- Direction
All of the material below is to be retyped exactly.

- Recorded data
^^^^^^^^^^^^^^^^

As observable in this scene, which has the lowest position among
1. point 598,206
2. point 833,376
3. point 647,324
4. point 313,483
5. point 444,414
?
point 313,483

^^^^^^^^^^^^^^^^

- Response
As observable in this scene, which has the lowest position among
1. point 598,206
2. point 833,376
3. point 647,324
4. point 313,483
5. point 444,414
?
point 313,483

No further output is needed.